The portfolio service is part of the tax efficient solutions business Smith & Williamson acquired from Teather & Greenwood last September. Investors will need to have a minimum of 25,000 to invest in a portfolio of at least five VCTs selected by Smith & Williamsons financial planning team.
The team will look at all the VCTs in the market, interview the managers and grade them before making a final selection for a clients portfolio. They will select the VCTs drawing on in-house research, market knowledge and their relationships with VCt managers and management teams.
According to Smith & Williamson, a portfolio of VCTs will add further diversification into the portfolio by providing access to a wider spread of investments and different management styles, which should reduce risk.
Another benefit the company cites is that income
streams will be smoother because dividends from each VCT will be distributed at different times.

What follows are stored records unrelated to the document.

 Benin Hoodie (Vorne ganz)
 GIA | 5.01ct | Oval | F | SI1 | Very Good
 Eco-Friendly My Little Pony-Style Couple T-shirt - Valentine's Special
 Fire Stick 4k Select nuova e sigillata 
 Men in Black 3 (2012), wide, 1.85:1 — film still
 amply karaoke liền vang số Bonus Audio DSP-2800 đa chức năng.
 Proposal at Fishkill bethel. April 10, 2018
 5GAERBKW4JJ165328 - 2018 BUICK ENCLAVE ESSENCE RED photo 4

No charge is made to the client for this service but IFAs will bear the costs as commission on each VCT is split equally with Smith & Williamson.

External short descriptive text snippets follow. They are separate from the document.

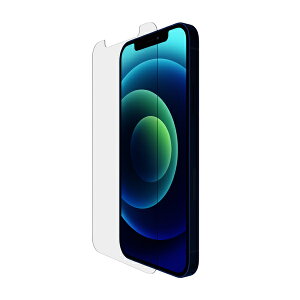 belkin OVA123zz SCREENFORCE iPhone 14/ 13/ 13 Pro�p�ی� �����K���X�t�B����2���Z�b�g
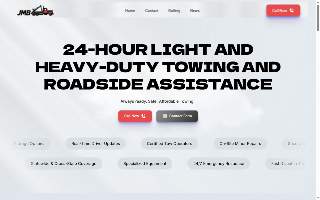 JMB Towing LLC website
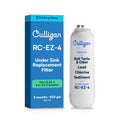 Culligan RC-EZ-4 Premium Water Filtration Replacement Cartridge for Under-Sink, Refrigerator, & RV Systems - EZ Change Water Filter System (500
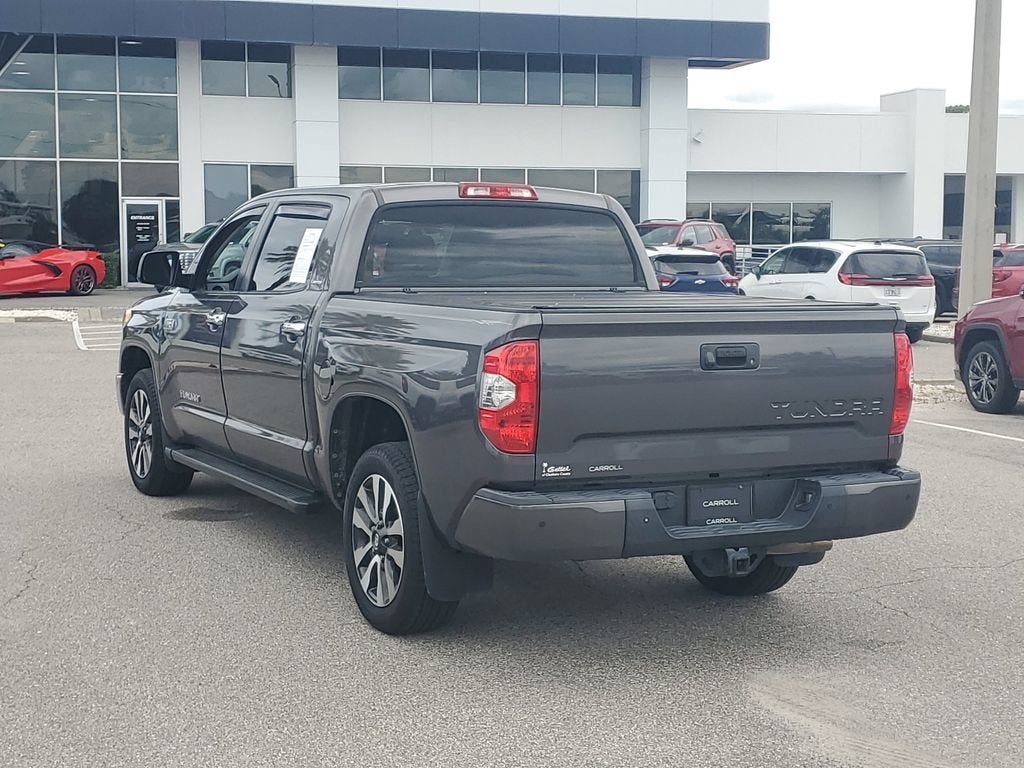 2018 Toyota Tundra Limited 5.7L V8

The service offers VCT selection and execution of the investments but does not provide a monitoring service. Smith & Williamson says VCTs have high standards of reporting and it would be unfair to charge a fee for something investors are already getting.
This service could be useful for IFAs who do not have the specialist knowledge, the time to reach the market or the authorisation for recommending VCTs to clients with income tax liabilities. However, the relative lack of liquidity in the VCT market means that unlike more conventional portfolio management services, scope for active management is limited.